== Segment start ==

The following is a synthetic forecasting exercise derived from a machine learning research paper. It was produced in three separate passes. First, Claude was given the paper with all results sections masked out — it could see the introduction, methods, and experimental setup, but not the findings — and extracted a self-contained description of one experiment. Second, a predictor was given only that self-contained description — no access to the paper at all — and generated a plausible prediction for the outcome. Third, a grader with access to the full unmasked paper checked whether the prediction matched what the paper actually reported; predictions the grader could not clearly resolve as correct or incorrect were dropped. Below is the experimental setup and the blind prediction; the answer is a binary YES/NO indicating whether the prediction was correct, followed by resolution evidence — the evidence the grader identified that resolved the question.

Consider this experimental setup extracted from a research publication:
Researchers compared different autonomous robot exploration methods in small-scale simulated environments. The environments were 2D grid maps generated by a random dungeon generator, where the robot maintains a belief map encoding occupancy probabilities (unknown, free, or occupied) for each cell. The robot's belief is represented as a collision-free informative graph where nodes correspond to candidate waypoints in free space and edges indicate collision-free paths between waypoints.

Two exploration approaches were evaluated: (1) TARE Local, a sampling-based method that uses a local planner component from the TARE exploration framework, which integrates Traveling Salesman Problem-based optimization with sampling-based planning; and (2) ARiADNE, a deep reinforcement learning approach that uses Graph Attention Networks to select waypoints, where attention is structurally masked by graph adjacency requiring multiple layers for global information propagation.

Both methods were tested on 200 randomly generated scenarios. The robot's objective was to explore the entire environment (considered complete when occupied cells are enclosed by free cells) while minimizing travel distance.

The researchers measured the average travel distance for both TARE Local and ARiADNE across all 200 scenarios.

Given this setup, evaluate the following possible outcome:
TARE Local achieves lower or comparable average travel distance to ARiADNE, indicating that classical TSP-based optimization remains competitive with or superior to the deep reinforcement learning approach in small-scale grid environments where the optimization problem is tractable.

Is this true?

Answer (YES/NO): YES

== Segment end ==

## DESCRIPTION OF THE TASK
Repeat all of the records verbatim, leaving nothing out.

## RESPONSE TO THIS TASK
The following is a synthetic forecasting exercise derived from a machine learning research paper. It was produced in three separate passes. First, Claude was given the paper with all results sections masked out — it could see the introduction, methods, and experimental setup, but not the findings — and extracted a self-contained description of one experiment. Second, a predictor was given only that self-contained description — no access to the paper at all — and generated a plausible prediction for the outcome. Third, a grader with access to the full unmasked paper checked whether the prediction matched what the paper actually reported; predictions the grader could not clearly resolve as correct or incorrect were dropped. Below is the experimental setup and the blind prediction; the answer is a binary YES/NO indicating whether the prediction was correct, followed by resolution evidence — the evidence the grader identified that resolved the question.

Consider this experimental setup extracted from a research publication:
Researchers compared different autonomous robot exploration methods in small-scale simulated environments. The environments were 2D grid maps generated by a random dungeon generator, where the robot maintains a belief map encoding occupancy probabilities (unknown, free, or occupied) for each cell. The robot's belief is represented as a collision-free informative graph where nodes correspond to candidate waypoints in free space and edges indicate collision-free paths between waypoints.

Two exploration approaches were evaluated: (1) TARE Local, a sampling-based method that uses a local planner component from the TARE exploration framework, which integrates Traveling Salesman Problem-based optimization with sampling-based planning; and (2) ARiADNE, a deep reinforcement learning approach that uses Graph Attention Networks to select waypoints, where attention is structurally masked by graph adjacency requiring multiple layers for global information propagation.

Both methods were tested on 200 randomly generated scenarios. The robot's objective was to explore the entire environment (considered complete when occupied cells are enclosed by free cells) while minimizing travel distance.

The researchers measured the average travel distance for both TARE Local and ARiADNE across all 200 scenarios.

Given this setup, evaluate the following possible outcome:
TARE Local achieves lower or comparable average travel distance to ARiADNE, indicating that classical TSP-based optimization remains competitive with or superior to the deep reinforcement learning approach in small-scale grid environments where the optimization problem is tractable.

Is this true?

Answer (YES/NO): YES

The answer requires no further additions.